» **Written instruction**: Report every line below that contains the word "photograph", copying each one in full. Case counts, so only exact matches of that spelling qualify.

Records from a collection
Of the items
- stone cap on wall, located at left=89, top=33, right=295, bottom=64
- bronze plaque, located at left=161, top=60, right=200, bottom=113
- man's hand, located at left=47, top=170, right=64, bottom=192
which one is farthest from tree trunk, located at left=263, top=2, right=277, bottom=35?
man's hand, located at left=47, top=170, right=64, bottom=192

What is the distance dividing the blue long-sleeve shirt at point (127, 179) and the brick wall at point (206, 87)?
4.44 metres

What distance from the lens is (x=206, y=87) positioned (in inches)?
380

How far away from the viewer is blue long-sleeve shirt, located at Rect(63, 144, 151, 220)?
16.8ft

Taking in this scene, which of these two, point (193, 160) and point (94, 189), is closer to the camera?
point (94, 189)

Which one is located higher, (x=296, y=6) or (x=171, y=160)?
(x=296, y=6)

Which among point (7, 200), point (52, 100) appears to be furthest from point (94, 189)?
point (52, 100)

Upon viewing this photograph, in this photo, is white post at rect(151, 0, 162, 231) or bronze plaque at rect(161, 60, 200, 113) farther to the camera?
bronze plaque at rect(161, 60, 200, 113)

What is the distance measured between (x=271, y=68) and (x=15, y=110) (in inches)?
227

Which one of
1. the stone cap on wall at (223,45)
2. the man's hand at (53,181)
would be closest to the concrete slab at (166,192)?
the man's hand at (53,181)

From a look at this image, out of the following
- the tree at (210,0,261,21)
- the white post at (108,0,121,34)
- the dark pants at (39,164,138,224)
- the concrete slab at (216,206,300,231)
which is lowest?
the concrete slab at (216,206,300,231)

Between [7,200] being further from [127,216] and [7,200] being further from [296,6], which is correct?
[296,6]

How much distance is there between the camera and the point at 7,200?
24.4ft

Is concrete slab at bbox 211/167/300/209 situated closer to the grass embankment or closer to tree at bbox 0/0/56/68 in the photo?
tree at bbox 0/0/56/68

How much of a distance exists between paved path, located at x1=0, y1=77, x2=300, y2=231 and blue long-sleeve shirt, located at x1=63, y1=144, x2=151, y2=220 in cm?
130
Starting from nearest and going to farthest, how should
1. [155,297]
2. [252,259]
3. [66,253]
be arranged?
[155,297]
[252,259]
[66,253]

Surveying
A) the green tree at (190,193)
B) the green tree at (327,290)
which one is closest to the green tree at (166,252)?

==

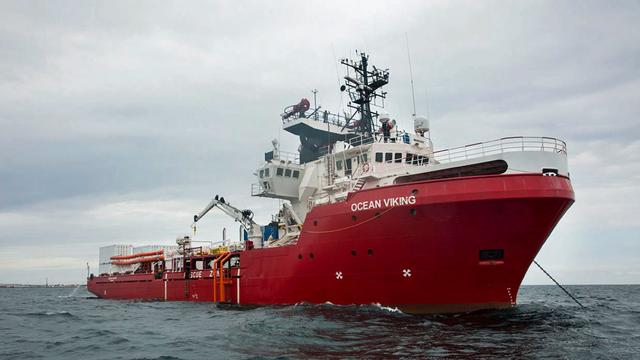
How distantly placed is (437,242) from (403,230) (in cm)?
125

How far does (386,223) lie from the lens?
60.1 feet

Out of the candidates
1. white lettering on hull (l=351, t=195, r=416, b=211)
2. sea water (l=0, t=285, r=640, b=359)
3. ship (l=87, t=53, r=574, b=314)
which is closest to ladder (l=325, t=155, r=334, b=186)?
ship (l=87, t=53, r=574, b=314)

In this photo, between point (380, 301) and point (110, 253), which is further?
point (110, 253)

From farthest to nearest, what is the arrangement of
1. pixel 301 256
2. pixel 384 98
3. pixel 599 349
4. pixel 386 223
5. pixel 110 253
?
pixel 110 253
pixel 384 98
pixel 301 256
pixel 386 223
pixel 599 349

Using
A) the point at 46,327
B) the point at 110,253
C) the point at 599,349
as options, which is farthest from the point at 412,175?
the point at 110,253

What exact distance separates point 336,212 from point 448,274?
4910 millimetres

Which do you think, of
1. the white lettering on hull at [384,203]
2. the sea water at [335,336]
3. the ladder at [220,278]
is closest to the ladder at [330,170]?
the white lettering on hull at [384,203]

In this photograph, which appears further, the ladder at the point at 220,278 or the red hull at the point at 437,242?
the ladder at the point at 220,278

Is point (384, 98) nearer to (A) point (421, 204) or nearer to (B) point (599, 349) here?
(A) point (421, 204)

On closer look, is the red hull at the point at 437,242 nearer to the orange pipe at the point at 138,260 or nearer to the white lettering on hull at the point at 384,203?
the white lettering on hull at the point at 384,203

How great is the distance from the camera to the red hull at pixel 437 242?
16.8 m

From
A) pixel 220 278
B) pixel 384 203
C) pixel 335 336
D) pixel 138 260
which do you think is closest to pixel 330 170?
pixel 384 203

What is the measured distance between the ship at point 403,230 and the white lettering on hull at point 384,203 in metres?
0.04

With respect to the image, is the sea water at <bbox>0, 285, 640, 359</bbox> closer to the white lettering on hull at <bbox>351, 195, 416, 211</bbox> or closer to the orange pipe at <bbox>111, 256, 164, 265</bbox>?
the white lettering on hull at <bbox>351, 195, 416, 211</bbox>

» **Exercise output**:
Upon viewing this photograph, in this photo, is white post at rect(151, 0, 162, 231) or bronze plaque at rect(161, 60, 200, 113) farther to the camera?
In this photograph, which appears further, the ladder at the point at 220,278 or the red hull at the point at 437,242?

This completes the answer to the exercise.